Perhaps, at 53, you should retire from soccer and take up exercise which is less strenuous. It may be a blow to your ego, but may save your life. I exercise every day, usually fast walking, hiking, or back country skiing, but no longer run or do very strenuous aerobic exercise.
Of course you can go on beta blockers to help with PAC/PVCs but they pull you down physically and don't always work.
I have found that the BP med Altace has really helped with my occasional PAC/PVCs since my heart attack 18 months ago. Beta blockers are good for the heart and vasular system on several levels.
Do you drink? Drinking aggravates arrytmias for as much as 24 hours.
Playing soccer at my age is less strenuous than my workouts.
I don't drink or smoke. The good doc's reply was about what I expected...no clue.
I applaud you for playing soccer at 53. I have been reading that as people age, they can still play sports as long as they can stand up and move around.
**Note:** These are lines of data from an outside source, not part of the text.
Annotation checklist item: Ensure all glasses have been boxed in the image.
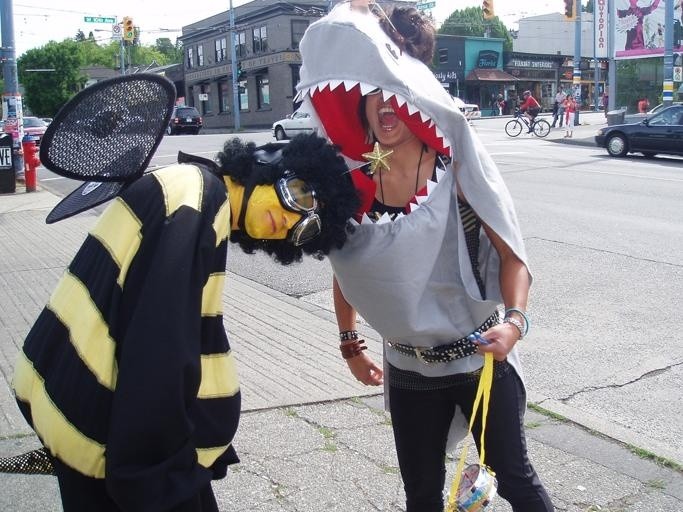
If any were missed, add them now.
[273,159,322,247]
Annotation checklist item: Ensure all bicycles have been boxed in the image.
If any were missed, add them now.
[502,106,550,139]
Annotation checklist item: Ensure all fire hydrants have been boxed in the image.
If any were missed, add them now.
[21,131,42,194]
Lots of people become inactive after 40 or 50 because they think they can't be athletic anymore. Stiffness and injuries come from inactivity more than anything else. I just started ice skating a year ago for the first time in my life and am now playing ice hockey; I am 44 years old. I'll never play like a 25 year-old but I sure am having fun. By the way I am a long sufferer of PVCs, PACs, PAT, and SVT. Exercise actually reduces the weird beats. Funny how arrythmias behave differently in different people. Good luck and happy soccer playing!!
dah - thanks for the support, and good luck to you in your adventures in hockey...isn't it amazing that as one ages and participates in competitive sports (within one's age group), everything is simply relative...we like to think that finesse and skill outweighs inexperience and speed.
Exercise - like you (and many others) my PACs are inhibited during exercise (although they are inducible by adrenaline, as long as that adrenaline is used up physically, there's no problem). Indeed, in my case, PACs are basically silent for hours after exercise. It's the day after when they show up in droves...lasting for a day or two. The cycle is re-initiated every time I exercise. It's like there's a irritation produced as a result of physical activity that's located close enough to the backside of the heart to produce these glitches.
Oh well, if it wasn't for stuff like this, life would be a whole lot less interesting.
Arthur this is very interesting.
I get PAC's (30 per hour) for the first 4 hours after excercise. Mine never completley fade away until i stop working out for a week or so.
Please, the guy that told you to stop playing soccer. What is he talking about. I wouldn't rely on his advice to save my life. I think your doing just fine on your own.